## TEXT PASSAGE:
*-*-*

SOUL CARE FOR THERAPISTS WITH JANE CARTER: SOUL CARE SERIES PART 3 OF 4 | EP 34

Do you feel like an impostor? Are you struggling with vulnerability in the therapy room? How can you create a safe space for soul care?

In this podcast episode, Dawn Gabriel speaks with Jane Carter about soul care for therapists.  We discuss how you can open yourself up to your clients, manage your vulnerability by establishing boundaries, and develop a positive outlook.

MEET JANE CARTER

 

As both a business coach and a psychotherapist, Jane loves helping people navigate the path to achieving their goals for a meaningful life. She applies these principles in her own life in the mountains of Asheville, NC, where she’s an outdoorswoman, world-traveler, dog-mama, food-and-wine lover, and coffee-shop connoisseur. 

Jane has a degree in Counseling from Vanderbilt University, a degree in History from Colorado College, and a habit of buying books faster than she can possibly read them all.

Visit Jane Carter’s website and connect with her on Facebook and Instagram.

FREEBIE: Jane offers free “Q&A Café” zoom Coaching Sessions listeners can attend.      

IN THIS PODCAST:

  • Doing the deeper work as a therapist
  • Vulnerability in learning how to receive
  • Foreboding joy
  • Soul care

Doing the deeper work as a therapist

There are going to be factors that are out of your control, there are going to be feelings that come up… It’s very easy to get derailed. (Jane Carter)

*-*-*

## EXCERPTED RECORDS:
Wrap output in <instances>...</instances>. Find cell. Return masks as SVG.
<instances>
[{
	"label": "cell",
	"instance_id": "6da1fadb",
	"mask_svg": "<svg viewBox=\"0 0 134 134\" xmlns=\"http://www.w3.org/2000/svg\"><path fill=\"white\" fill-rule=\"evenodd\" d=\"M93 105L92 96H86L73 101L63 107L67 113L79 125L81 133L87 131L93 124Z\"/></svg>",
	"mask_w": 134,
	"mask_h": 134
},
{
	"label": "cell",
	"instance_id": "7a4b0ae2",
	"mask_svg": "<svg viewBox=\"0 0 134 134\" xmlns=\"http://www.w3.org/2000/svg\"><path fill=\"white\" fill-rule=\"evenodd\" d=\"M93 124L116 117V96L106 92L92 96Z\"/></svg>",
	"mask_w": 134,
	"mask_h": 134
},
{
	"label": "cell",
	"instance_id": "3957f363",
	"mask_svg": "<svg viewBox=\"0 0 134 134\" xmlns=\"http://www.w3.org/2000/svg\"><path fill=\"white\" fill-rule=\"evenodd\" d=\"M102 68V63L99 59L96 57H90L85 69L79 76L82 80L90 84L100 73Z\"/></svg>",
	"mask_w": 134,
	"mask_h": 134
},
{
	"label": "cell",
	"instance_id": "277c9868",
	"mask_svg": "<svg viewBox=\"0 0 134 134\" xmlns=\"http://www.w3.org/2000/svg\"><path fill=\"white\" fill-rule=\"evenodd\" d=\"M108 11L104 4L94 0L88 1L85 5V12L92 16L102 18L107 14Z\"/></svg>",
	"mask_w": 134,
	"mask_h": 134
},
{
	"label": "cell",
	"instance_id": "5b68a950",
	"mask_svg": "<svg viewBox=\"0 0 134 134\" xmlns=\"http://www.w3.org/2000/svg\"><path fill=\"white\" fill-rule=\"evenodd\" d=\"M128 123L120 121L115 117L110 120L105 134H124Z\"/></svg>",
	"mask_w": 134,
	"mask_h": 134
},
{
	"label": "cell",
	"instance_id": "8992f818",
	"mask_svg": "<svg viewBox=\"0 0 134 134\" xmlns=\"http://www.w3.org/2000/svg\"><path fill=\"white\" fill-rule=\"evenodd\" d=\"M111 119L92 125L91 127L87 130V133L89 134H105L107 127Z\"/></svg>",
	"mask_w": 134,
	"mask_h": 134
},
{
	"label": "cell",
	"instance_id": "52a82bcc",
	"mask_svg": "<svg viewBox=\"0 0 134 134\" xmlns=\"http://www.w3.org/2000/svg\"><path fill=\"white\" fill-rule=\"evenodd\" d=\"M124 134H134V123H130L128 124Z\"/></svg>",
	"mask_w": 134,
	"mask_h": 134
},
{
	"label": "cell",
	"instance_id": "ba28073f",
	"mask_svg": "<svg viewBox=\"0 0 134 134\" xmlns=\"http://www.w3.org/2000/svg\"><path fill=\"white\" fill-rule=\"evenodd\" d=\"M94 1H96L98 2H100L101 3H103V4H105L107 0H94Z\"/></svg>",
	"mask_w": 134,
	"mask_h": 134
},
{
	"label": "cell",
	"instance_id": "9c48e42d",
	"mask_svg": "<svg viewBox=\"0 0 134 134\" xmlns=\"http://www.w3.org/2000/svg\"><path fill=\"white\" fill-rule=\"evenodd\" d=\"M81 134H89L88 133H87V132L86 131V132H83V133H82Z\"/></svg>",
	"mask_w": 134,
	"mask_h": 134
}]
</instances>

*-*-*

## LIST OF TASKS:
1 – In the podcast episode page, which school granted Jane Carter's degree in History?
2 – List every topic named under "IN THIS PODCAST:" in the podcast episode page.
3 – Echo the part of the podcast episode page that opens with the words containing "FREEBIE: Jane offers" and closes with "derailed. (Jane Carter)".

## SET OF ANSWERS:
1 – Colorado College.

2 –
- Doing the deeper work as a therapist
- Vulnerability in learning how to receive
- Foreboding joy
- Soul care

3 –
FREEBIE: Jane offers free “Q&A Café” zoom Coaching Sessions listeners can attend.      

IN THIS PODCAST:

  • Doing the deeper work as a therapist
  • Vulnerability in learning how to receive
  • Foreboding joy
  • Soul care

Doing the deeper work as a therapist

There are going to be factors that are out of your control, there are going to be feelings that come up… It’s very easy to get derailed. (Jane Carter)